— Да будет тебе известно, мессер, не знаю, как там тебя зовут, что тот, кто останавливается на ночь в моей гостинице, платит сто золотых флоринов в монетах по десять лир флорентийской чеканки или, если это ему удобнее, в монетах чеканки двора святого Марка. В противном случае веревка, камень на шее и морское купание избавляют его от необходимости платить по счету. Что тебе больше подходит?

— То, что подойдет мне, не подойдет тебе, — невозмутимо ответил дон Микеле. — Вчера вечером вы захватили нас двоих, но мы были в церкви не одни. Третьего вы не видели, зато он вас видел; он хорошо знает тебя, и в этот час в Барлетте уже известно о ваших разбоях.

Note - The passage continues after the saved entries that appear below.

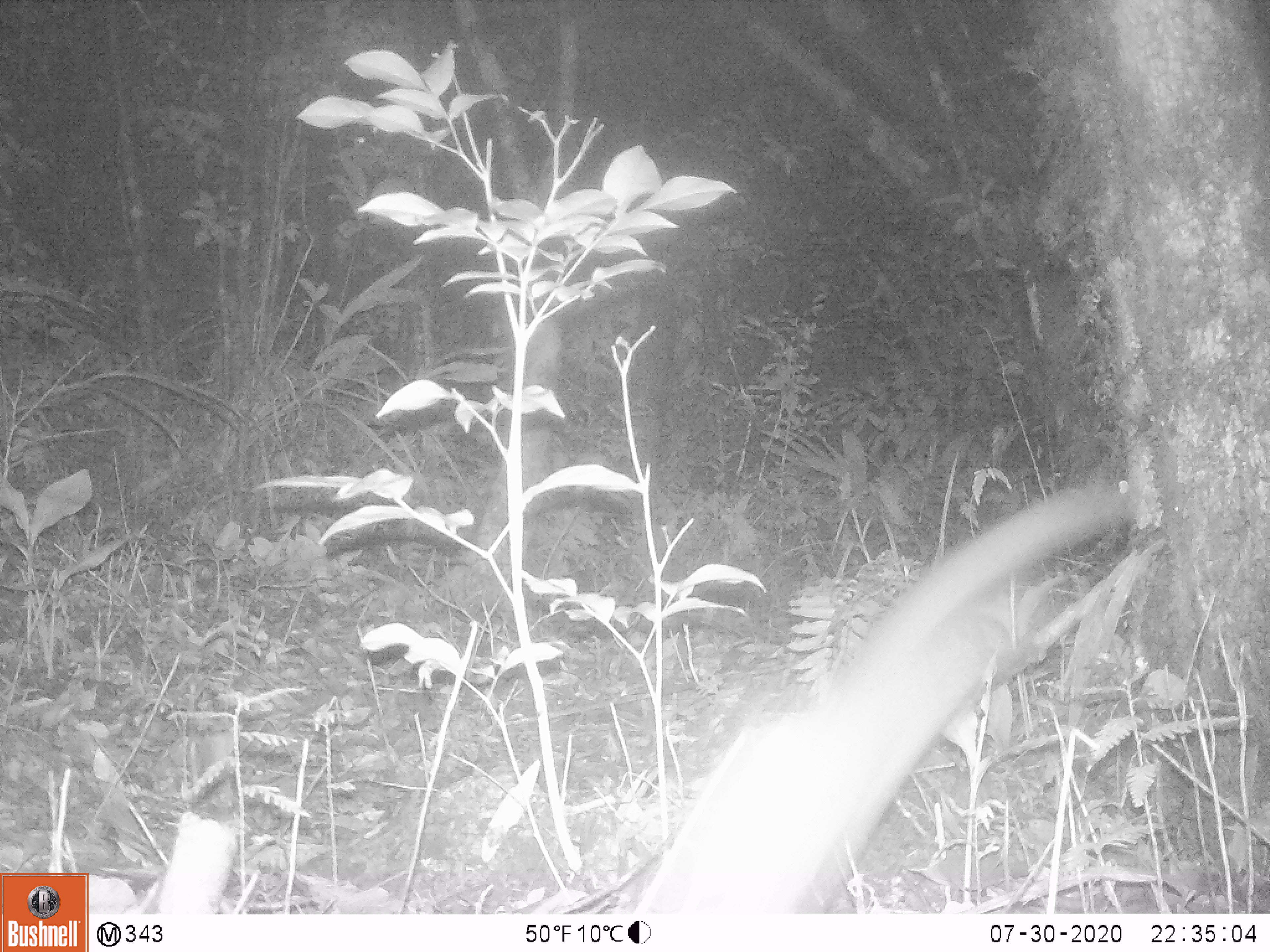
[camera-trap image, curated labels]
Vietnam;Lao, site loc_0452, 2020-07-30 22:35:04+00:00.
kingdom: Animalia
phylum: Chordata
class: Mammalia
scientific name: Mammalia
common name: mammal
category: unidentified small mammal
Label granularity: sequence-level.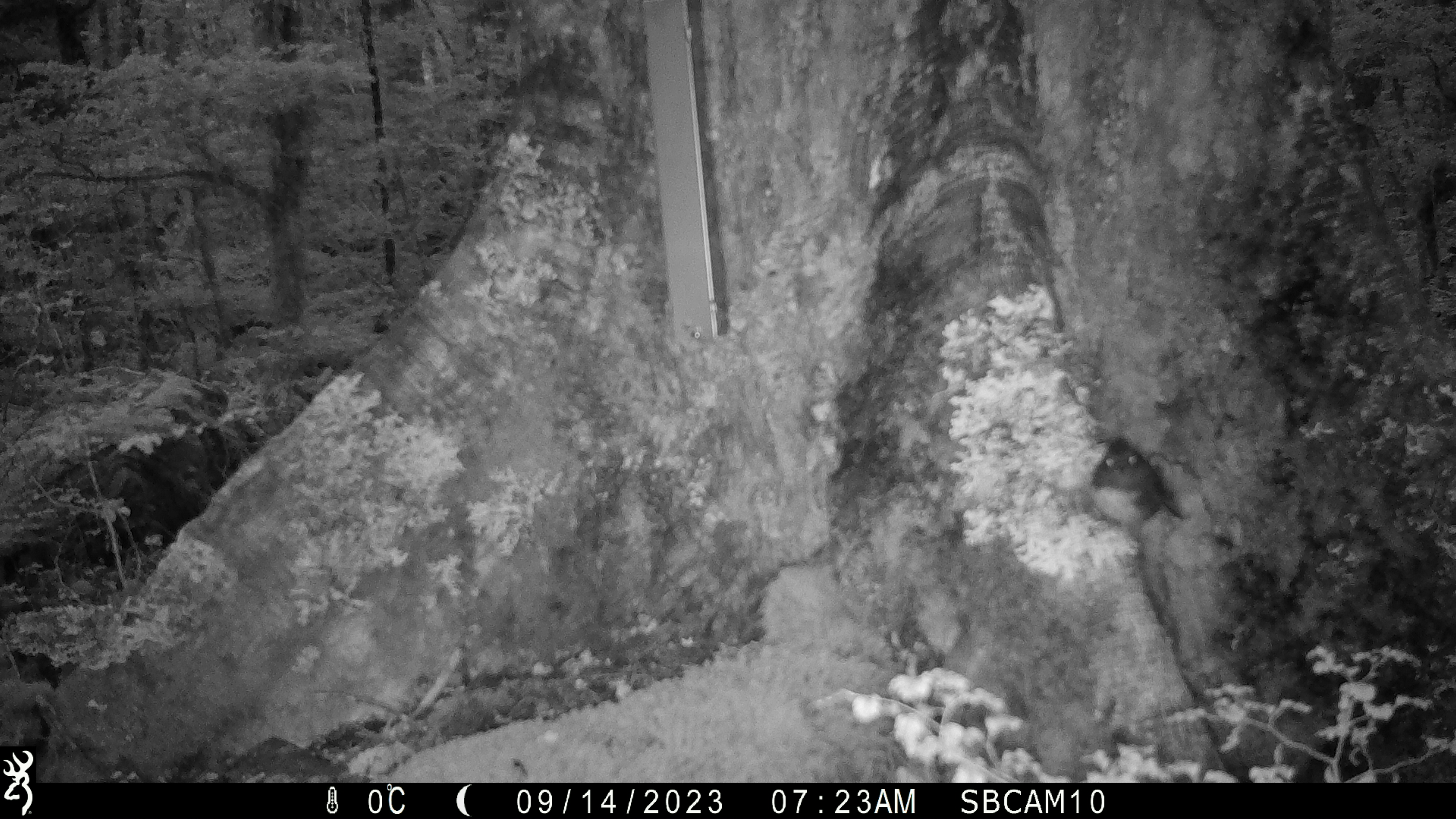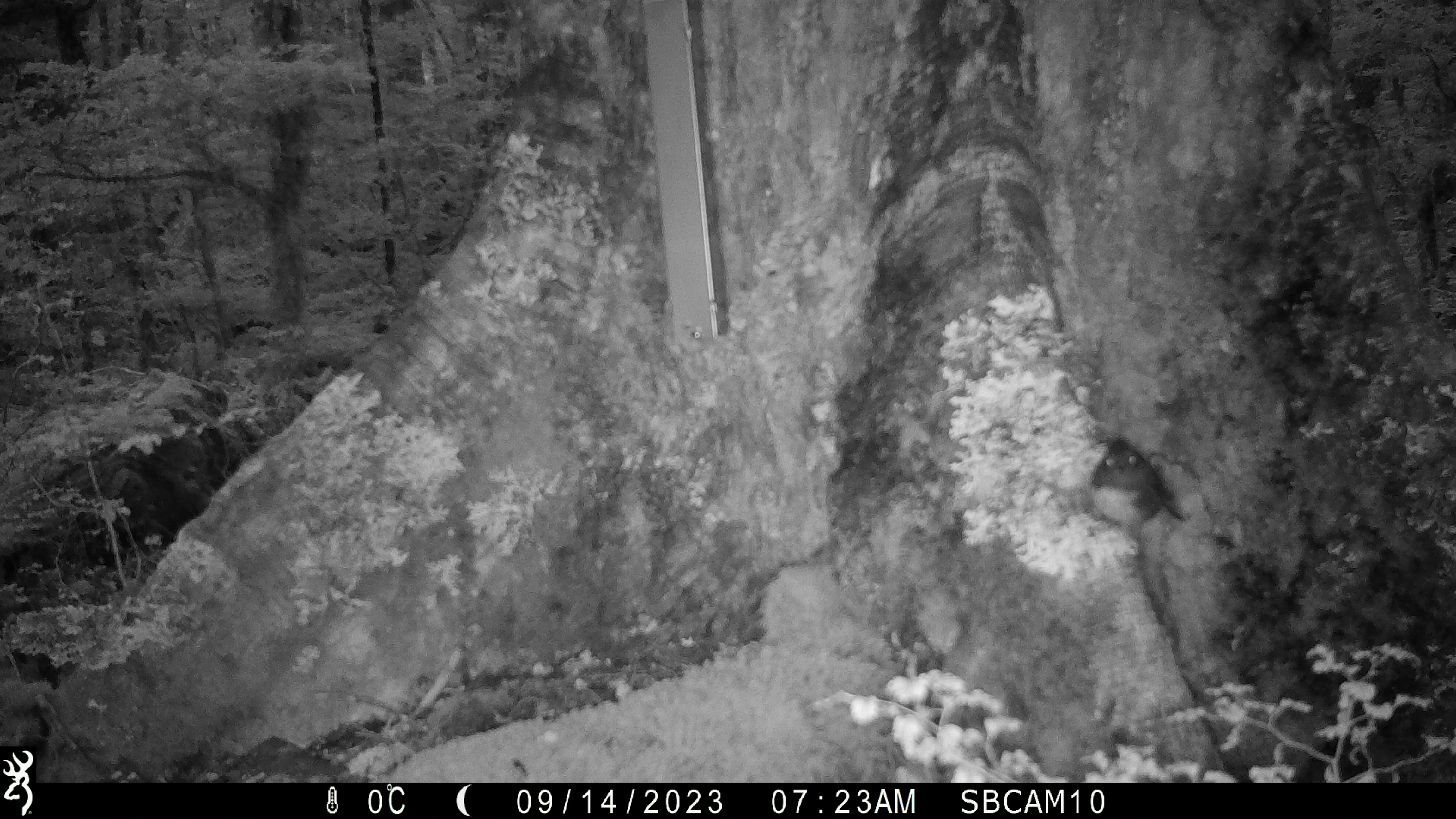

Боюсь, что морское купание вскорости предстоит тебе, а не мне, разве только ты сумеешь помешать трем-четырем сотням каталонцев или страдиотов разбить вдребезги ворота этой башни или уговоришь их повесить тебя на одном из зубцов, вместо того чтобы познакомиться с водой, которой, как я вижу, ты отведал бы впервые в жизни.

Эта мысль пришла дону Микеле при виде бочонка с вином, который немец держал у себя в изголовье вместо креста и изображений святых.

Дерзкий ответ рассердил коменданта; он надвинул на глаза берет и сказал:

— Если ты думаешь, что имеешь дело с мальчишкой, и собираешься запугать меня своим бахвальством, то, во-первых, знай, что я тебе не верю, а во-вторых, если даже сюда придут твои албанцы или еще какие дьяволы, то у меня есть причины не бояться ни их, ни моря, ни башенных зубцов… Ни один черт не помешает мне тебя повесить. Но я все-таки предпочитаю звон твоих флоринов карканью воронов, которые прилетят выклевать тебе глаза. Давай-ка перейдем к делу: вот принадлежности для письма; достань денег и отправлялся ко всем чертям, куда тебе вздумается.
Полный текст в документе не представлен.